New Holland (Nieuw-Holland) comprised territories captured from the Iberian Union in northern and northeastern Brazil, held between 1630 and 1654, and claimed until the 1661 Treaty of the Hague. The conquest was the culmination of the "Grand Design", a plan by the West India Company to control the sugar trade by seizing the rich Brazilian plantations and the African slave ports necessary to resupply their labor force. A 1624 attempt held the Brazilian capital of Salvador da Bahia for a year but failed in Africa and finally yielded to a combined Luso-Spanish force. The Battle of Matanzas Bay provided the West India Company with a huge windfall of Spanish silver, which it used to successfully renew the plan. At its height, New Holland spread from Sergipe to Maranhão.

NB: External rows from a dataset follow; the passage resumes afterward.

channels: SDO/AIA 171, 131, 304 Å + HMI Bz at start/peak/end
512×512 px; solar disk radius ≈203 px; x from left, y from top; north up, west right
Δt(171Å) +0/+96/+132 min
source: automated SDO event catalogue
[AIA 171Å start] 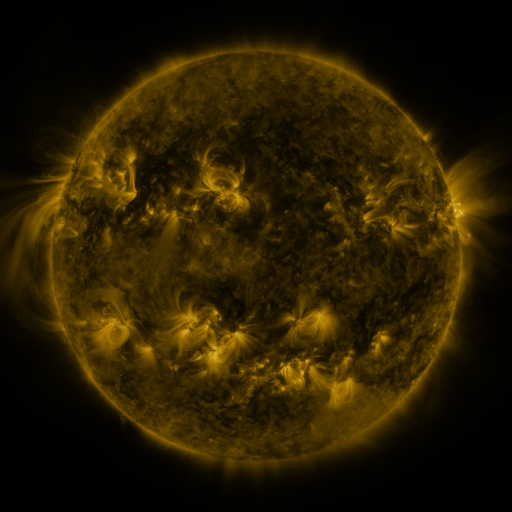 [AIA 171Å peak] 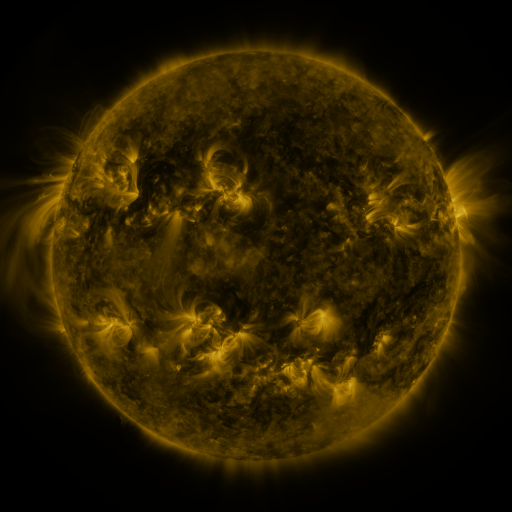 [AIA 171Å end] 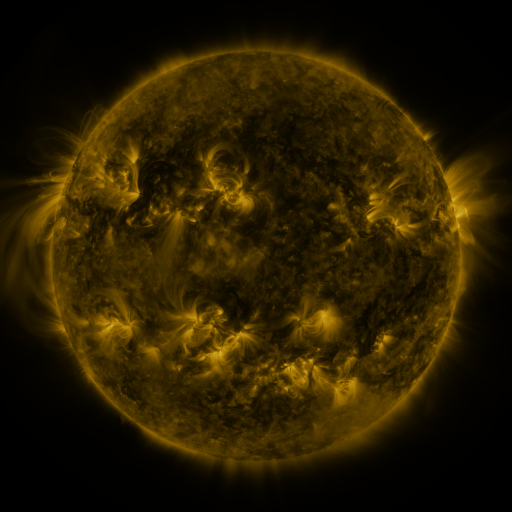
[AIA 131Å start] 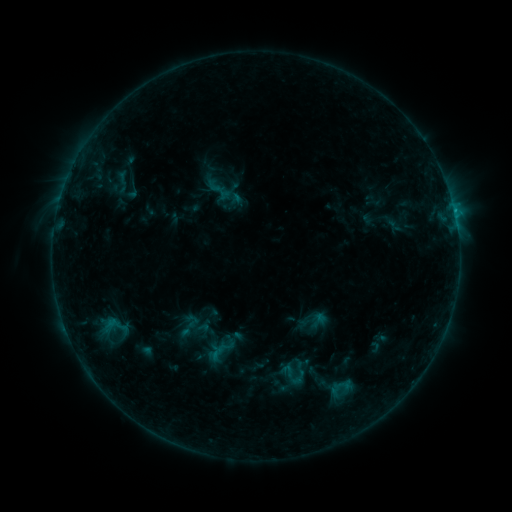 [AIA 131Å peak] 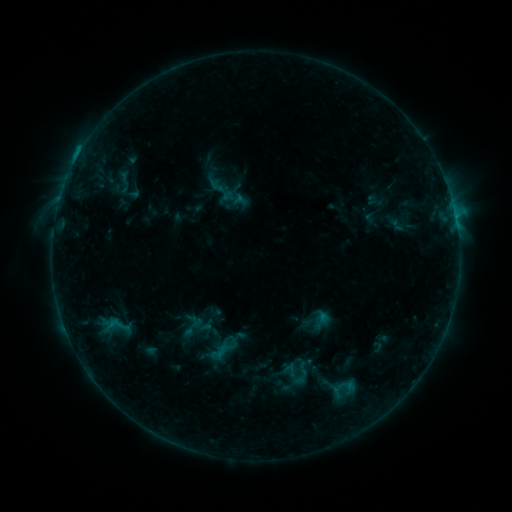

Governor Maurits successfully managed the colony for years but, upon his recall to the Netherlands in 1643, the Portuguese planters began a long campaign against his successors. This struggle against the Dutch was later considered formative for later Brazilian independence. Newly independent, Portugal finally agreed to pay the Netherlands 4 million reais (63 metric tons of gold) for abandoning its claims to the territory.

===Chile===

In 1643 a Dutch fleet sailed from Dutch Brazil to Southern Chile with the goal of establishing a base in the ruins of the abandoned Spanish city of Valdivia. The expedition led by Hendrik Brouwer sacked the Spanish Fort at Carelmapu and the settlement of Castro in Chiloé Archipelago before sailing to Valdivia. The Dutch arrived to Valdivia on 24 August 1643, built a fort and named the colony Brouwershaven after Brouwer who had died several weeks earlier. The short-lived colony was abandoned on 28 October 1643 as they did not find the gold mines they had expected. Nevertheless, the occupation caused great alarm among Spanish authorities and the Spanish resettled Valdivia and begun the construction of an extensive network of fortifications in 1645 to prevent any similar intrusions from happening again. Although contemporaries considered the possibility of a new incursion, the expedition was the last one undertaken by the Dutch on the west coast of the Americas.